ブッシュのアメリカは、「自分さえよければ社会」で、9.11以降のアメリカの行動は、まさに「自分さえよければ社会」がヒステリックに働いた結果である。そしてそれはソロスの目指す”オープン・ソサイエティ”からは程遠い、ということ(らしい)。

しかし、”オープン・ソサイエティ”とはどういう社会なのか、ソロスは明確な言明をしていない(しない)。人間は誤謬性を持っているからして、言明した時点で、それは誤った方向に向かう、ということ(らしい)。

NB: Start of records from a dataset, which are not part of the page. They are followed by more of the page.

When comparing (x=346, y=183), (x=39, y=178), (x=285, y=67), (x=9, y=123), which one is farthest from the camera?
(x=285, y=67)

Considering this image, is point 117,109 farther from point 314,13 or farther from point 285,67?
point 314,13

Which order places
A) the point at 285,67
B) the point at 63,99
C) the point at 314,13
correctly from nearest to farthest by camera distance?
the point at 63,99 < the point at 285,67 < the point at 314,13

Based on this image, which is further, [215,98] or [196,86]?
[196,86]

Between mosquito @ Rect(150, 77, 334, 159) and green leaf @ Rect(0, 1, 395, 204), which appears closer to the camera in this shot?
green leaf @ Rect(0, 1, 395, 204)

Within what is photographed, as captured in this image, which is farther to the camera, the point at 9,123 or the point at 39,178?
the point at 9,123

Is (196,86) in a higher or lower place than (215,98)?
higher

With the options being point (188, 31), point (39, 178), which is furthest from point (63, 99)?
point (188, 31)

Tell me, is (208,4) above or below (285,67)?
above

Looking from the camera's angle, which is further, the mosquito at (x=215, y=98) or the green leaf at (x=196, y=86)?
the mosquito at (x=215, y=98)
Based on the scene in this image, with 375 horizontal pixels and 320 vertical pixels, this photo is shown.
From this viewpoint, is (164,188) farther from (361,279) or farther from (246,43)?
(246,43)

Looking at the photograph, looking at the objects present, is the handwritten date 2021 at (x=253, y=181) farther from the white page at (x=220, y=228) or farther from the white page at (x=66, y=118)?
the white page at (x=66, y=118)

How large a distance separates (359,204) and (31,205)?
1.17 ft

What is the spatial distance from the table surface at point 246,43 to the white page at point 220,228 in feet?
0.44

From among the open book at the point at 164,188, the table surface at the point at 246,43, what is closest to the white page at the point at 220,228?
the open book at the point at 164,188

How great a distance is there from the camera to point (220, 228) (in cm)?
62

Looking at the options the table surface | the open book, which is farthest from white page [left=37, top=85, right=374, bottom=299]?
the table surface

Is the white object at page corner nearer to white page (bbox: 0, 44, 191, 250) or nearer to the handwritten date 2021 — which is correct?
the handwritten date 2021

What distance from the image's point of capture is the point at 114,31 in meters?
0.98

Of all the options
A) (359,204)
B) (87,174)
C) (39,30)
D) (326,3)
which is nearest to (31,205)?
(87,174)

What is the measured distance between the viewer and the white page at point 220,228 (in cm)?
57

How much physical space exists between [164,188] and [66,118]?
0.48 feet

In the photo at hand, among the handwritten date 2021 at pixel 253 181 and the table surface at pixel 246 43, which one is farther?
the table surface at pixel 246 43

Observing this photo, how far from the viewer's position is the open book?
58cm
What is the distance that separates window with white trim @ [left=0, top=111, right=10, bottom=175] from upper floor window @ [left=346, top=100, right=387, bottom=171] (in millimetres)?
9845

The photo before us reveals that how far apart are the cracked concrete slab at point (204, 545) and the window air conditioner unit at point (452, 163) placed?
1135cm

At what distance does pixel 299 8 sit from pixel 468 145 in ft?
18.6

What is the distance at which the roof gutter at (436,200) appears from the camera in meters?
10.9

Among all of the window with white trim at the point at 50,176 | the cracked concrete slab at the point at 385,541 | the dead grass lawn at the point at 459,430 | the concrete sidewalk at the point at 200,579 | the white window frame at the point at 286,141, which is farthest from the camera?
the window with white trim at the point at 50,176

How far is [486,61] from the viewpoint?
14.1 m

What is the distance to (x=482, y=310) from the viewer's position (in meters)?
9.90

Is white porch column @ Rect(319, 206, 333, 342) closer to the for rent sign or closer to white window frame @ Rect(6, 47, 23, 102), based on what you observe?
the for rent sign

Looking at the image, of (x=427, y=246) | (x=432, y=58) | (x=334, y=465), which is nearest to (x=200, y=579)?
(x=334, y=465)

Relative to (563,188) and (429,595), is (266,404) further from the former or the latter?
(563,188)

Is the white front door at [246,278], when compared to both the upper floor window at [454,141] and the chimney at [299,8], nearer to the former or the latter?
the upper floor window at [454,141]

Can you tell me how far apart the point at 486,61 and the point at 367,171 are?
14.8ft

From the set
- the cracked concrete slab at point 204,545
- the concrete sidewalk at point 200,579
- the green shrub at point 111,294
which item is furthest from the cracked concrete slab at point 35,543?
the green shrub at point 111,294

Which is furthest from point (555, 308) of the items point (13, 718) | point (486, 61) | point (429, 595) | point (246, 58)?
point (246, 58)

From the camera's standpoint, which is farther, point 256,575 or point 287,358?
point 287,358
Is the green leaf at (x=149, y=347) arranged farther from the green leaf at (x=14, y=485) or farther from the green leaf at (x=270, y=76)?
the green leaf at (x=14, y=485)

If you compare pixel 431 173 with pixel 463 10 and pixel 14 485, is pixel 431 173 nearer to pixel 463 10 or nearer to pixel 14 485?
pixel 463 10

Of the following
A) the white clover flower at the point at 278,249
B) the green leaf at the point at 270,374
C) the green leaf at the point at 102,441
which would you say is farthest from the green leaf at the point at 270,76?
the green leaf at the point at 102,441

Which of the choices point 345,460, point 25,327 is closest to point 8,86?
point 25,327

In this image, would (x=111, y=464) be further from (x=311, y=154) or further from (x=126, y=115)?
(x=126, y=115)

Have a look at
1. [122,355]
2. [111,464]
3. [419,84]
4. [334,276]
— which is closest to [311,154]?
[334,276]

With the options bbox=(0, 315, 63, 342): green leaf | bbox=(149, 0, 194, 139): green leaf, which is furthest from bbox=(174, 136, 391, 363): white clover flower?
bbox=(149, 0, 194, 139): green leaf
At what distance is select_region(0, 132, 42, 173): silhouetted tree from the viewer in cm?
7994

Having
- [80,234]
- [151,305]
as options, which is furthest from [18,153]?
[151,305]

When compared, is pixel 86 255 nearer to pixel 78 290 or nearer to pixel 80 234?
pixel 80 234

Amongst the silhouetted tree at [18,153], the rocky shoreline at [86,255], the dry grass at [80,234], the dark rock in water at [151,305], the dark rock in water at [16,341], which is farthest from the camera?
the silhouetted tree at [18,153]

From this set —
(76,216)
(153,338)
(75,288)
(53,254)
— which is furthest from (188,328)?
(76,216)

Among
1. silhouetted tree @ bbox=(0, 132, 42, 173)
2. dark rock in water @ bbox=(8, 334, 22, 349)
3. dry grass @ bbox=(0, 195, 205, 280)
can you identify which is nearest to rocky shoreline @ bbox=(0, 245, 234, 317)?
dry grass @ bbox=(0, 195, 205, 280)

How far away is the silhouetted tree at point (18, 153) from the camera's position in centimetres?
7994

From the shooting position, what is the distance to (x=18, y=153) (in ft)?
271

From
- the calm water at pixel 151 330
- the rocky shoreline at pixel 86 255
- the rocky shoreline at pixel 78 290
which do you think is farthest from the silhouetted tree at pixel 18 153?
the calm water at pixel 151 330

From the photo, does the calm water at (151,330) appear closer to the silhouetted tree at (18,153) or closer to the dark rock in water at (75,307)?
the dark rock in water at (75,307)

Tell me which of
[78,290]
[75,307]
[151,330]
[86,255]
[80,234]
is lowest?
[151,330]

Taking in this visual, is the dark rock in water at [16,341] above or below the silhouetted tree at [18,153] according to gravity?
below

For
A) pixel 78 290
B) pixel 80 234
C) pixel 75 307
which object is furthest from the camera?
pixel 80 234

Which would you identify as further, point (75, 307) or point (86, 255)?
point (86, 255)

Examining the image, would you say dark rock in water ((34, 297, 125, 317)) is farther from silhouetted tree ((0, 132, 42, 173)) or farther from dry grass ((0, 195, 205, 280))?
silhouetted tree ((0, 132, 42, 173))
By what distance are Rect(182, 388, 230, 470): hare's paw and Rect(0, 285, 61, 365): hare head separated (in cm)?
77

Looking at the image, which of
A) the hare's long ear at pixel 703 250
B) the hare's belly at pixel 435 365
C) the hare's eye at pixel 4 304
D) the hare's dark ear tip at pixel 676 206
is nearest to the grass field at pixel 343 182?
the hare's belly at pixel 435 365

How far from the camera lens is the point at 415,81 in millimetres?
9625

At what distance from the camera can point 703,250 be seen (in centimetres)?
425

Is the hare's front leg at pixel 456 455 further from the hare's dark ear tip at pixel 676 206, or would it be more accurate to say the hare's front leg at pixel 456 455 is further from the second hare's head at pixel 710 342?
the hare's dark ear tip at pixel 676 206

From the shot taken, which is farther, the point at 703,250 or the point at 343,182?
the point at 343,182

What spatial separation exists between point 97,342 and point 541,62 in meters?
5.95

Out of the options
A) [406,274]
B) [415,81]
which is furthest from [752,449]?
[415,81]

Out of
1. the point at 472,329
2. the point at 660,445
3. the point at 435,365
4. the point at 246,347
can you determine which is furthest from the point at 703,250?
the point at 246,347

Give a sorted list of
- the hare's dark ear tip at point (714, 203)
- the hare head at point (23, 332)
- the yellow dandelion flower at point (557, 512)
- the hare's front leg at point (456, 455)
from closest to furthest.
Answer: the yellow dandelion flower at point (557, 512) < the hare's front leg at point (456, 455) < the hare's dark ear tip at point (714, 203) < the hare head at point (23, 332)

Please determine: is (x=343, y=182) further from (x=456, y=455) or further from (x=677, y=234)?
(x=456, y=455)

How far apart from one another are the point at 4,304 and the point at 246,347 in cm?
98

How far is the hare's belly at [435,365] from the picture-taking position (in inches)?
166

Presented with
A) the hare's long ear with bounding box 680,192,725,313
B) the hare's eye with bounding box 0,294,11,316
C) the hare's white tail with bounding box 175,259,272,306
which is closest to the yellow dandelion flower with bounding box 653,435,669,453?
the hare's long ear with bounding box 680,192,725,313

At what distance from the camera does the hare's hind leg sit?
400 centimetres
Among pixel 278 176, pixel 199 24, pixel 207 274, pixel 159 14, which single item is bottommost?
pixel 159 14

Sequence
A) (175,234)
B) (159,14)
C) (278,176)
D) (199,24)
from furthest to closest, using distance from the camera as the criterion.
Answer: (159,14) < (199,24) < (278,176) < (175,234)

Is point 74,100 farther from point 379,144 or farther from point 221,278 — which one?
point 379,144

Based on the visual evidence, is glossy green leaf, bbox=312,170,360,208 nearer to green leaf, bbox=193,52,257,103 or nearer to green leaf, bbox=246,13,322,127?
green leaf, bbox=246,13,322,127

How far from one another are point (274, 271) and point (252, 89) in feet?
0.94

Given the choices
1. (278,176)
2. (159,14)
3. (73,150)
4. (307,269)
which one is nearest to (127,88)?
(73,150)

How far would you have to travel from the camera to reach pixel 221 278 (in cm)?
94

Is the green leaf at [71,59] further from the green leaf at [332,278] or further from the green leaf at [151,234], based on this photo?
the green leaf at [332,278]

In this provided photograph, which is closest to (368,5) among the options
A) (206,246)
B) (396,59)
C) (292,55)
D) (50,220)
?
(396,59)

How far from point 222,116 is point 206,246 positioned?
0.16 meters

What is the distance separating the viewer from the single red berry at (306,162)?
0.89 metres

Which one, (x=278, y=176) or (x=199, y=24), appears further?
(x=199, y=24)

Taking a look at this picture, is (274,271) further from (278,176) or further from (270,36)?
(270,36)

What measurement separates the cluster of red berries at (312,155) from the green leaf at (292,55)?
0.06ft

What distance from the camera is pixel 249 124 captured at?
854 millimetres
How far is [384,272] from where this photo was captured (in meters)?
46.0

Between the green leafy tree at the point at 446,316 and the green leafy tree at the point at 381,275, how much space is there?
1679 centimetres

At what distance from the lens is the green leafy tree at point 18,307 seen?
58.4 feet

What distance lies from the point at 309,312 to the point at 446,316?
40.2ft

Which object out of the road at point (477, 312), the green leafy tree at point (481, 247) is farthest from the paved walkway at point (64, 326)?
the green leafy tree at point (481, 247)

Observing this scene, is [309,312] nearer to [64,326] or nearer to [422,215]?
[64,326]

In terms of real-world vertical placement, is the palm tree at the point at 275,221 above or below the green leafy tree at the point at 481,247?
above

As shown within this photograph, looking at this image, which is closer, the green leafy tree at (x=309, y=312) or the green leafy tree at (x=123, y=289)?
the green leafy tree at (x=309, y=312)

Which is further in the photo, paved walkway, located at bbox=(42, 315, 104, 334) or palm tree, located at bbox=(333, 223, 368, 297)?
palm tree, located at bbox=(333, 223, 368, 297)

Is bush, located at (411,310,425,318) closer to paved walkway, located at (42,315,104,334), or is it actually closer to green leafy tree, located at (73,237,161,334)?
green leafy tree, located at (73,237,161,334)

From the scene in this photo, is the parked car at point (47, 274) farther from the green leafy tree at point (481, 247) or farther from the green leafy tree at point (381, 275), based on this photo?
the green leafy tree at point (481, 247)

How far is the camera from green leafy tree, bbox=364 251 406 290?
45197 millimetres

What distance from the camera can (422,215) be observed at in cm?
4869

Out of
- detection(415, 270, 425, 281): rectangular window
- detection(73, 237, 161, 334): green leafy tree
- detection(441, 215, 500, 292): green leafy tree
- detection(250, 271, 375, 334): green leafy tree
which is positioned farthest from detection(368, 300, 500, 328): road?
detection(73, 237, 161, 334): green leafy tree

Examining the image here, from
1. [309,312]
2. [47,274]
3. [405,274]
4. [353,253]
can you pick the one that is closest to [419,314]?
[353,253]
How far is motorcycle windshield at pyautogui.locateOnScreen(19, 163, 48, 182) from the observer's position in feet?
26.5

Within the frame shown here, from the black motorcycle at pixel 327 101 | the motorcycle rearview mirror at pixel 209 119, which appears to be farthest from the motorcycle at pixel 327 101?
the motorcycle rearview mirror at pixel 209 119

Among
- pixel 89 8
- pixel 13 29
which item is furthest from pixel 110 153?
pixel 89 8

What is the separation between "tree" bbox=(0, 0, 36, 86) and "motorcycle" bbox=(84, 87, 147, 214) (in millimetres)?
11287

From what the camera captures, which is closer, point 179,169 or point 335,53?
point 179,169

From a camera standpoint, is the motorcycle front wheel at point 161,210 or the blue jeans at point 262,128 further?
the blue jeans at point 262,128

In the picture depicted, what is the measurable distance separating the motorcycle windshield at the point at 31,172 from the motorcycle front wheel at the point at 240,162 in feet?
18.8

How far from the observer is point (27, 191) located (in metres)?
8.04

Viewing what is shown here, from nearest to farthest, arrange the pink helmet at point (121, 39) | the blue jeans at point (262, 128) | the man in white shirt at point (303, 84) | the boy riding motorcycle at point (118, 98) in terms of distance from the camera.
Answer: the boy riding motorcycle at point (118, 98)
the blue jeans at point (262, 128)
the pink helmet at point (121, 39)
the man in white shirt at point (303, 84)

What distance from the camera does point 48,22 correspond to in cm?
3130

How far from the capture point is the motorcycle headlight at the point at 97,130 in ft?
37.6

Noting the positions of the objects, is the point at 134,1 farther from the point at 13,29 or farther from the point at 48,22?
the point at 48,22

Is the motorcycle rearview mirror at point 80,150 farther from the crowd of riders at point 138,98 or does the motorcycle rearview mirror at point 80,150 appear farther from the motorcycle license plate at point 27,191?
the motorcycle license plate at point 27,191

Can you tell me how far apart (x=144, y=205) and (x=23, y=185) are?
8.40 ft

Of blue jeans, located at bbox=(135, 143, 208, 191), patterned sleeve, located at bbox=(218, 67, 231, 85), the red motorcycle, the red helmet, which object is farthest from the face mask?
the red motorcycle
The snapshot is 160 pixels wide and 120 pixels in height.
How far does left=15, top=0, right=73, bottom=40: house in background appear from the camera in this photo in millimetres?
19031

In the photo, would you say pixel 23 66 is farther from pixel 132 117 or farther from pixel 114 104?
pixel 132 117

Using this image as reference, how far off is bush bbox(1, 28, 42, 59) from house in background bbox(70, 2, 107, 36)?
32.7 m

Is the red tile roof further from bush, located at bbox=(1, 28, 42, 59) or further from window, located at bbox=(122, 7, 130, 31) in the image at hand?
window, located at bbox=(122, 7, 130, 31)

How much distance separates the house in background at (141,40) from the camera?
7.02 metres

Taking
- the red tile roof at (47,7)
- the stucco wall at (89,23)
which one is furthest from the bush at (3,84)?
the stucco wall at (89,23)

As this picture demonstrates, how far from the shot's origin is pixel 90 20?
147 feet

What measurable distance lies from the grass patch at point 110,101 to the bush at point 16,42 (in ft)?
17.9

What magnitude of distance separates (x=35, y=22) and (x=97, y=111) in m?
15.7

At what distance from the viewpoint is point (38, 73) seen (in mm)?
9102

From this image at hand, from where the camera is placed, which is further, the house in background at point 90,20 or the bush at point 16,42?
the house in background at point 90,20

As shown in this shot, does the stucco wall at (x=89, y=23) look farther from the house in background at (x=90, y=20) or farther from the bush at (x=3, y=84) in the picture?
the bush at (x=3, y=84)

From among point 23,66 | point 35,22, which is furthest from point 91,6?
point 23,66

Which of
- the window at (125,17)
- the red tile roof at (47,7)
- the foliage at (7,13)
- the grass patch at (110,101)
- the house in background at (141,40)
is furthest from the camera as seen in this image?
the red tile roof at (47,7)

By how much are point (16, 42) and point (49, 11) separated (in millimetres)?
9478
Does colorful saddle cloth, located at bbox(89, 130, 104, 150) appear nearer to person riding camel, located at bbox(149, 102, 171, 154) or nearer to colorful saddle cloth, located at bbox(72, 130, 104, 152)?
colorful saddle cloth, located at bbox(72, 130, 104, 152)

”オープン・ソサイエティ”の特質はいろいろと読み取れる。
・全体主義から無政府状態までの間にある
・ひとびとはあまり制約を受けず、それなりに自由に行動できる
・ひとは間違える。従ってすべてのイデオロギー・思想は間違っている可能性がある
・イデオロギー・思想は間違っている可能性があるので、それが社会を支配することは間違いである
・秩序はパワーではなく、法によって守られるべきである
・法は公正でなくてはならない
・法はより公正な方向に変更可能でなくてはならない(伝統的に守るのではなく、より良く変えていかなくてはならない)
・法は一部の利益のために恣意的に変更されてはならない

などなど。

また、ひとは”再帰性”を持っている。ひとが社会に働きかければ、それ相応のレスポンスがあり、その働きかけた結果によりひとはその行動を決める。そういう無限のループが社会を動かしていく、ということ(らしい)。
なので、私たちひとりひとりがよりよく生きようとすることが、よりよい社会に変えていく。
自分が日本を変えるんだ、社会を変えるんだ、とあんまり、力まない方が、ひとの生き方としても、また、社会のためにも良いのかもしれない。